§ **Records shown**:
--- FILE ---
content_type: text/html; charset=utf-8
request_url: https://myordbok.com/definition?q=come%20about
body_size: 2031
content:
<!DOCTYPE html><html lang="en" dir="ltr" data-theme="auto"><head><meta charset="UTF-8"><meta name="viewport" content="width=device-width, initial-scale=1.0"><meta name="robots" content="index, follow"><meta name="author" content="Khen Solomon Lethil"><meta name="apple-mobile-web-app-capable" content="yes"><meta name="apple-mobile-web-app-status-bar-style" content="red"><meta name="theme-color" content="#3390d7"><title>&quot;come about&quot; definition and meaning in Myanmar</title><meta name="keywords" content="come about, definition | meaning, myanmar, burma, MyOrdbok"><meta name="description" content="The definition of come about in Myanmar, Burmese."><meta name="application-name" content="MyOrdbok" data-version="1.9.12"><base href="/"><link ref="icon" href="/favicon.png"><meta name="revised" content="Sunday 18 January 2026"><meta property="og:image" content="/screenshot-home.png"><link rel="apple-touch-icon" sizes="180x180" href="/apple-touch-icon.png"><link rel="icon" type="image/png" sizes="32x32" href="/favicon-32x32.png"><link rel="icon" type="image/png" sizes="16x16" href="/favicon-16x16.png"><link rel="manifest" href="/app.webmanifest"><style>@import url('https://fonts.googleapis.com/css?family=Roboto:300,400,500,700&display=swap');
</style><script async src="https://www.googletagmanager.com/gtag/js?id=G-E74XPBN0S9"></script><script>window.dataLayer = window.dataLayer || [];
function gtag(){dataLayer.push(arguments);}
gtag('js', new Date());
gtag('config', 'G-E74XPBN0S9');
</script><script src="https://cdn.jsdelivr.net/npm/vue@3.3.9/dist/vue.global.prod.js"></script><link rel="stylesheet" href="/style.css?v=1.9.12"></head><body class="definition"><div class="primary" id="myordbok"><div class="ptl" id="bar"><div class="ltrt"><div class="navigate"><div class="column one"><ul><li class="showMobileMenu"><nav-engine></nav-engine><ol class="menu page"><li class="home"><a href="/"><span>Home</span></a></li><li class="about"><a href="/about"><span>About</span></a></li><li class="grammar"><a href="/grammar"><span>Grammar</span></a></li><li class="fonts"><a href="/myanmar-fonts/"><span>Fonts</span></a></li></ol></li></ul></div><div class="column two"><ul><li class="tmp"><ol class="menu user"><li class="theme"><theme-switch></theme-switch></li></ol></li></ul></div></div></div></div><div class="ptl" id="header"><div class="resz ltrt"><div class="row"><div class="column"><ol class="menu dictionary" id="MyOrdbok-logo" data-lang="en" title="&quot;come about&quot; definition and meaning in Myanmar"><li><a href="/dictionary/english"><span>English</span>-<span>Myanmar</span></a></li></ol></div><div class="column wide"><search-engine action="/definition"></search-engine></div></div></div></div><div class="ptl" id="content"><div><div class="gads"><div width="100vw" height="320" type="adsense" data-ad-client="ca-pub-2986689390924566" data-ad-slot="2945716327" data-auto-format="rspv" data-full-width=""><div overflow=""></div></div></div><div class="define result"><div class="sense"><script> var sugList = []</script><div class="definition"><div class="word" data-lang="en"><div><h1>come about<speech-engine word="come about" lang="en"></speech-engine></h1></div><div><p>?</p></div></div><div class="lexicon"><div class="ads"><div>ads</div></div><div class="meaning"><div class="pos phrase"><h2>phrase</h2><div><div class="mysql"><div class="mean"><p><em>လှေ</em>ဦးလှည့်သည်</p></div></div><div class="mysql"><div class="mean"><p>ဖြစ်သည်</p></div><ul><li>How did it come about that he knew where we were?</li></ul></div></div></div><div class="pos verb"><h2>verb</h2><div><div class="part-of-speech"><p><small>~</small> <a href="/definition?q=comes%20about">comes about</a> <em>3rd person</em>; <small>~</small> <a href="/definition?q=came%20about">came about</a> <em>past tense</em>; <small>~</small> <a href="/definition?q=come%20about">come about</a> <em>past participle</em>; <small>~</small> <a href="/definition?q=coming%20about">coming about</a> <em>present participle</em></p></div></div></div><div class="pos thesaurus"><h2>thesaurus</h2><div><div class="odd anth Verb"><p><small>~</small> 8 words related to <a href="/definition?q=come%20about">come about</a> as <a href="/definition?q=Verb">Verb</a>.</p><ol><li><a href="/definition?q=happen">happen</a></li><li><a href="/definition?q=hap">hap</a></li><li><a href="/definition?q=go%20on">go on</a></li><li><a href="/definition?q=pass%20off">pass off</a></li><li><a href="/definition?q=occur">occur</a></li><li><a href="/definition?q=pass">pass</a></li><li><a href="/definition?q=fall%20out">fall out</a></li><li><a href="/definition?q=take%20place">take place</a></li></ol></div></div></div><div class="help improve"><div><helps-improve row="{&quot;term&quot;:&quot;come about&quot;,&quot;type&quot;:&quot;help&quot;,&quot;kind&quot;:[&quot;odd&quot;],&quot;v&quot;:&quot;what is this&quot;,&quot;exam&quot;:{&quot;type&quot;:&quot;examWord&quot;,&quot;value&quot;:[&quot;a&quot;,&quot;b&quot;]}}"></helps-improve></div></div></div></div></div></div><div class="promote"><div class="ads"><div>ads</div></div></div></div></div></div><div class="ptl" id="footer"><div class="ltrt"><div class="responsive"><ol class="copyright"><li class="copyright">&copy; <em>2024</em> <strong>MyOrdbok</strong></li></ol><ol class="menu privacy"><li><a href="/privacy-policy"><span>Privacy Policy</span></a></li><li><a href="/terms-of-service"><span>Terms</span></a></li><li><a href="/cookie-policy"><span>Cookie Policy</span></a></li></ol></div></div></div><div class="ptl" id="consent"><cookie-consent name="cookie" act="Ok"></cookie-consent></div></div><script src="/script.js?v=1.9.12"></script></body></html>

§ **What is needed**: The answer is every line in the data where the word "gtag" appears.

§ **Your response**:
</style><script async src="https://www.googletagmanager.com/gtag/js?id=G-E74XPBN0S9"></script><script>window.dataLayer = window.dataLayer || [];
function gtag(){dataLayer.push(arguments);}
gtag('js', new Date());
gtag('config', 'G-E74XPBN0S9');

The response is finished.